Astrid didn’t call him that evening and didn’t come around. He made himself a cheese omelet but he wasn’t really hungry and ate only half of it before scraping the rest into the trash. He telephoned some of his friends, including Pete Brodsky, his producer, and Shanii Wallis, who had first introduced him to Margot, all those years ago, at a movie screening in Culver City.

  ‘Shanii, have you heard from Margot?’

  ‘Yes, I did. She called me yesterday afternoon.’

  ‘How did she sound?’

  ‘Very calm. Very together. Very determined, too.’

  ‘Did she mention me?’

  ‘Only a couple of times. She called you an emotional bankrupt. Oh, and a Neanderthal.’

  ‘Hmm. Comforting to know she still cares.’

  He watched television until well past midnight – a strange horror movie called Dark Waters.
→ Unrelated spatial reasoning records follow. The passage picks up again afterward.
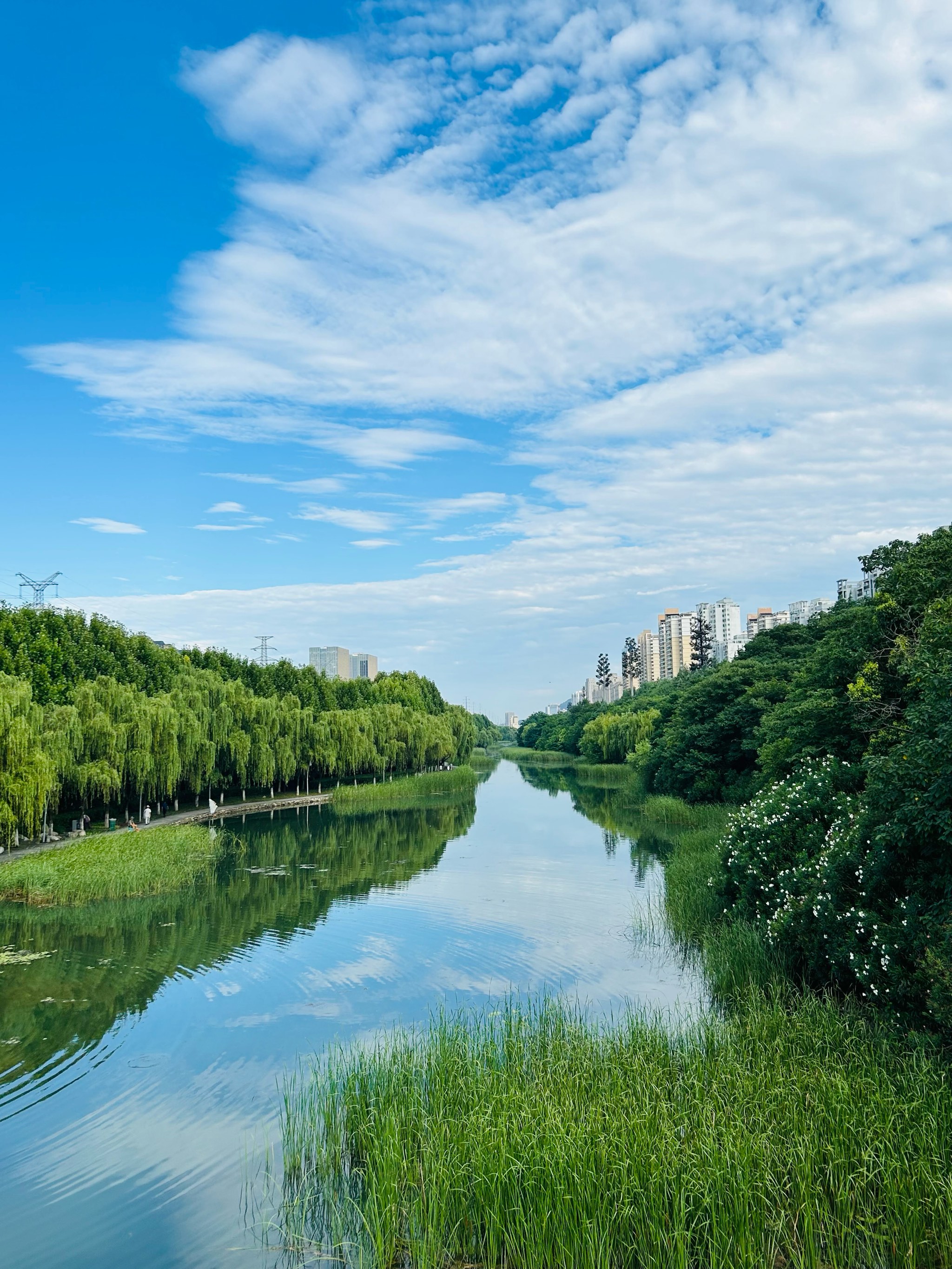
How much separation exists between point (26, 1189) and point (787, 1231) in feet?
23.3

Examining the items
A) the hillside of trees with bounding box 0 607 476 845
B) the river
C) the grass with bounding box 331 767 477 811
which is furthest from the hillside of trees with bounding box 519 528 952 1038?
the grass with bounding box 331 767 477 811

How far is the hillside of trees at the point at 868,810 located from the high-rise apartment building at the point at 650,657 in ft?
436

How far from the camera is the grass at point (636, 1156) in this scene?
20.4ft

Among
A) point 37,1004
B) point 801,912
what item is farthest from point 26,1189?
point 801,912

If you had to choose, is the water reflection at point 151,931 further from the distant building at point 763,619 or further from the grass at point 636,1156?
the distant building at point 763,619

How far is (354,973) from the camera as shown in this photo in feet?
52.2

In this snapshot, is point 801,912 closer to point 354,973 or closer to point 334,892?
point 354,973

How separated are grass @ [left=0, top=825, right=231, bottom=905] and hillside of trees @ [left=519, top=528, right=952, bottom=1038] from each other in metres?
15.3

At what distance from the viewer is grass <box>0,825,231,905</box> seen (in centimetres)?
2156

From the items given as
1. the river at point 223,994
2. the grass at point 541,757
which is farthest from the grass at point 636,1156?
the grass at point 541,757

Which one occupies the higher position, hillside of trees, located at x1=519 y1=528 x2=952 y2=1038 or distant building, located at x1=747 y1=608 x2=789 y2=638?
distant building, located at x1=747 y1=608 x2=789 y2=638

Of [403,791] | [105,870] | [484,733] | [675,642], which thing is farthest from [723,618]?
[105,870]

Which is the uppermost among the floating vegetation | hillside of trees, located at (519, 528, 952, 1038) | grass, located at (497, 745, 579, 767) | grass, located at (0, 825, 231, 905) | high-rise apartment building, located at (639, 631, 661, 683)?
high-rise apartment building, located at (639, 631, 661, 683)

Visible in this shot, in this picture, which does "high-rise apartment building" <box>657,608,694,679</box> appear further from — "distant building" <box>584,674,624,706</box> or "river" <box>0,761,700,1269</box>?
"river" <box>0,761,700,1269</box>
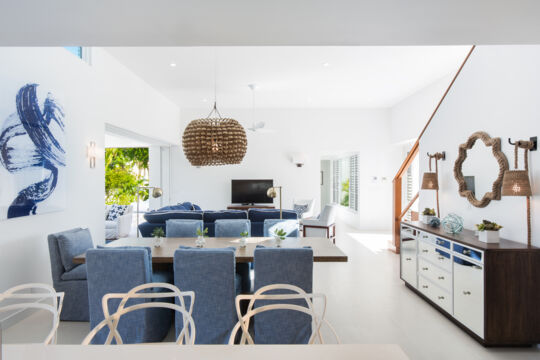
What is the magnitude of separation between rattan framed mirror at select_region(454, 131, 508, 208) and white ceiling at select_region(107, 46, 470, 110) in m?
1.80

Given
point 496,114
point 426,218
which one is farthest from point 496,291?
point 496,114

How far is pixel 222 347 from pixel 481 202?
330 cm

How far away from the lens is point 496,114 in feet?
10.8

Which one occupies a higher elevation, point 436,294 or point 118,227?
point 118,227

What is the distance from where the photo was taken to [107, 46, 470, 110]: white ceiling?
4.80 meters

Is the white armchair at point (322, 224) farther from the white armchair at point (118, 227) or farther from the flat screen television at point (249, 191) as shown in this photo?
the white armchair at point (118, 227)

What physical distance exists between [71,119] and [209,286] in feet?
10.1

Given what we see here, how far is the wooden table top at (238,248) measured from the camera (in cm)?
286

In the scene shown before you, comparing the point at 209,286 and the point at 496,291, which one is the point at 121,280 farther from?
the point at 496,291

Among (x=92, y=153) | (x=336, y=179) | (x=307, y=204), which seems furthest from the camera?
(x=336, y=179)

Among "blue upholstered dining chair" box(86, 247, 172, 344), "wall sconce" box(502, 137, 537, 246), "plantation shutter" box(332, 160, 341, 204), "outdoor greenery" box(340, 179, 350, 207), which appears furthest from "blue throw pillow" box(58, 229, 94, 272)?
"plantation shutter" box(332, 160, 341, 204)

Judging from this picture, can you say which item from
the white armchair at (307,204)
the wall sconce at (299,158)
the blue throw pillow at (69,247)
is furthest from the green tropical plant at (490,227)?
the wall sconce at (299,158)

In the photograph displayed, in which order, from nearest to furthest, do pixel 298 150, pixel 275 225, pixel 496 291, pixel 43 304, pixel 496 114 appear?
pixel 43 304 < pixel 496 291 < pixel 496 114 < pixel 275 225 < pixel 298 150

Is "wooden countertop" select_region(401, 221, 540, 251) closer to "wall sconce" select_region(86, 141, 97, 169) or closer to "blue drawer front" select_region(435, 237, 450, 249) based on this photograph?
"blue drawer front" select_region(435, 237, 450, 249)
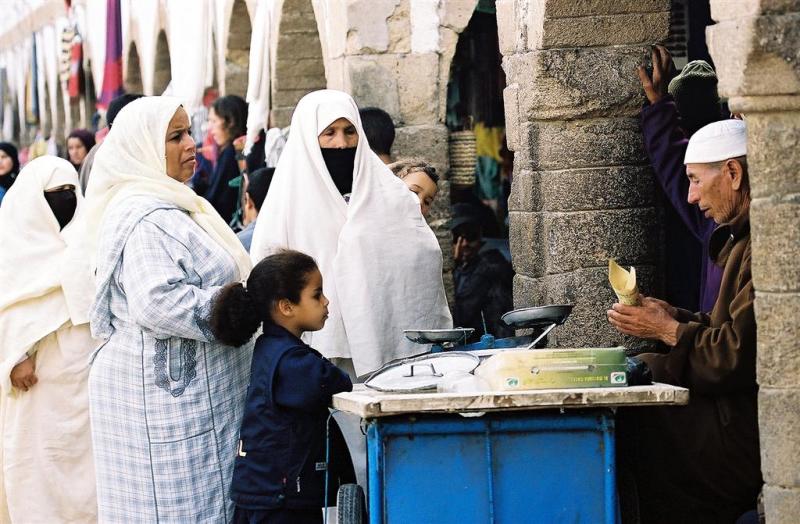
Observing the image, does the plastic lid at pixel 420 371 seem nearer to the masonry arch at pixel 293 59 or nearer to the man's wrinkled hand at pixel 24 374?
the man's wrinkled hand at pixel 24 374

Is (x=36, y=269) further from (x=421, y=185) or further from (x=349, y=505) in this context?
(x=349, y=505)

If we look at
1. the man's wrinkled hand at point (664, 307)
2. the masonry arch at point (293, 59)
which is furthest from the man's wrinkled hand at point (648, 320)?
the masonry arch at point (293, 59)

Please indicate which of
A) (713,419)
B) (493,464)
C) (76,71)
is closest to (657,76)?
(713,419)

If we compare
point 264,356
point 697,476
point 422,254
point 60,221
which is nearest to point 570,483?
point 697,476

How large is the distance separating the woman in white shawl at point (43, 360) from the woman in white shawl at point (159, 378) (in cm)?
104

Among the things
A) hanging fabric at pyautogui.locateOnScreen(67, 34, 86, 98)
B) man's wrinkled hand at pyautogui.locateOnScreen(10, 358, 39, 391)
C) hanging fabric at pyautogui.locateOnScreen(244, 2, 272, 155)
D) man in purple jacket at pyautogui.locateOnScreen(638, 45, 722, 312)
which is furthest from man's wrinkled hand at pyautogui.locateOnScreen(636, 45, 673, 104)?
hanging fabric at pyautogui.locateOnScreen(67, 34, 86, 98)

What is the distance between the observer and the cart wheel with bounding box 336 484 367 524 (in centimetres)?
435

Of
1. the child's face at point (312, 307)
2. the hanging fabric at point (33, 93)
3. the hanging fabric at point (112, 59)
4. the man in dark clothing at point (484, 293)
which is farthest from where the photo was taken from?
the hanging fabric at point (33, 93)

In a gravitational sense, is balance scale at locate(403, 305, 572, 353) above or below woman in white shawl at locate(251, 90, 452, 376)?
below

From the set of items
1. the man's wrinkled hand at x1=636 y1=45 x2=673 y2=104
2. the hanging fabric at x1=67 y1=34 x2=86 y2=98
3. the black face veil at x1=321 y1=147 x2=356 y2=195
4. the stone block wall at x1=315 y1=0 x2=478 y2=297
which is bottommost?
the black face veil at x1=321 y1=147 x2=356 y2=195

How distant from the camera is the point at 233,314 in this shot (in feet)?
14.9

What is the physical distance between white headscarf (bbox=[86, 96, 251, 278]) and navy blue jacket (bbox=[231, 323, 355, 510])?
1.90 feet

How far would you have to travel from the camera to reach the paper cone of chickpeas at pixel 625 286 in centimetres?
451

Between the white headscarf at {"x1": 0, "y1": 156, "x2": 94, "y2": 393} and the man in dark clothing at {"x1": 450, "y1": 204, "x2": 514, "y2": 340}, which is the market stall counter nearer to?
the white headscarf at {"x1": 0, "y1": 156, "x2": 94, "y2": 393}
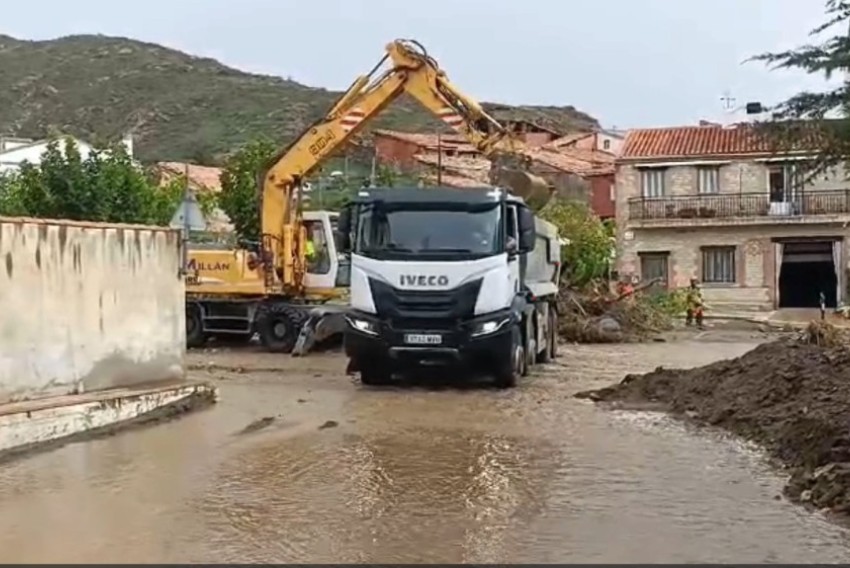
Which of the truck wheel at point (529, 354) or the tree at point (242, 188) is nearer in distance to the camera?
the truck wheel at point (529, 354)

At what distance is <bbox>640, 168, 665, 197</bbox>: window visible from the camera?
4959 centimetres

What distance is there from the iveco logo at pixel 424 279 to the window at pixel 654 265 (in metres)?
33.2

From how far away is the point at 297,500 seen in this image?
9.61 metres

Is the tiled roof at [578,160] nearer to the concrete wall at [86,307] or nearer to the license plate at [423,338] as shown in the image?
the license plate at [423,338]

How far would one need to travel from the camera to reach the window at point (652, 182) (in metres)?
49.6

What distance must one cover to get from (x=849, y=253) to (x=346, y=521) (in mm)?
41408

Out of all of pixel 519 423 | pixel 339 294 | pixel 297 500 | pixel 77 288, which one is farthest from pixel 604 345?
pixel 297 500

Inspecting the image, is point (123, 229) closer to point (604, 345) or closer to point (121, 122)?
→ point (604, 345)

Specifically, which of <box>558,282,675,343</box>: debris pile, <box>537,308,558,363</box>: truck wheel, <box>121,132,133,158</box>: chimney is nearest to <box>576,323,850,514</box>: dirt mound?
<box>537,308,558,363</box>: truck wheel

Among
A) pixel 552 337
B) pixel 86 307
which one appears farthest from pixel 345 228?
pixel 552 337

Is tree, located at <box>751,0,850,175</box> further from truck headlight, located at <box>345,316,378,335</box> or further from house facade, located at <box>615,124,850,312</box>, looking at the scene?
house facade, located at <box>615,124,850,312</box>

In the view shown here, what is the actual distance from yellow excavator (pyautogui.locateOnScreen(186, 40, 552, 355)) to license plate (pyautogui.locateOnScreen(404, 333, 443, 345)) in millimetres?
6401

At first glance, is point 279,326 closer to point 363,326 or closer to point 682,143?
point 363,326

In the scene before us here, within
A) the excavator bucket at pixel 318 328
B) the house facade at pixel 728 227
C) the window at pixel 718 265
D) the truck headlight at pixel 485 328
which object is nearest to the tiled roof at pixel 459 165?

It had been filmed in the Ukraine, by the ocean, under a sky the color of bruised plums. Dilapidated buses rolled past, with people staring out of the windows, and they reminded Frank of the woman in the mantilla staring out of the window of the railroad car at Travel Town. The seashore was strewn with acres of dead, silvery fish. When Frank went to bed, he dreamed that he was wading knee deep through slippery mackerel, and that a long way off, a woman with a hoarse voice was repeatedly calling his name.

  ‘Frank! Frank!’

  The next morning he drove to Star-TV. Although it was almost midday, it was still humid and smoggy, and the air made his eyes water.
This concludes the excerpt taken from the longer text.